__DATA FOR THE TASK__:
⁂

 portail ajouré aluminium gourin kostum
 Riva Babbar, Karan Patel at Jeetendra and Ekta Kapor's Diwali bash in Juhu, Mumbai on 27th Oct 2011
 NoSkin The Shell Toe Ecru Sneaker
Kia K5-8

⁂

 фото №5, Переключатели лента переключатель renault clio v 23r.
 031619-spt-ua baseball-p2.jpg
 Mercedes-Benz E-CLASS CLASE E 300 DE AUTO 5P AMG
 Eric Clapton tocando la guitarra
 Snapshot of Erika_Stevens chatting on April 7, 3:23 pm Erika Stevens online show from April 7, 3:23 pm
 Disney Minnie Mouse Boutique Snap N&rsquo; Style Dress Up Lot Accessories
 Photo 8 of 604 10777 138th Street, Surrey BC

⁂

__REQUEST__: Copy out every line from the one containing "фото №5, Переключатели" down to the one containing "Photo 8 of 604 10777 138th Street, Surrey BC", both included, keeping each character as it appears.

__YOUR RESPONSE__:
 фото №5, Переключатели лента переключатель renault clio v 23r.
 031619-spt-ua baseball-p2.jpg
 Mercedes-Benz E-CLASS CLASE E 300 DE AUTO 5P AMG
 Eric Clapton tocando la guitarra
 Snapshot of Erika_Stevens chatting on April 7, 3:23 pm Erika Stevens online show from April 7, 3:23 pm
 Disney Minnie Mouse Boutique Snap N&rsquo; Style Dress Up Lot Accessories
 Photo 8 of 604 10777 138th Street, Surrey BC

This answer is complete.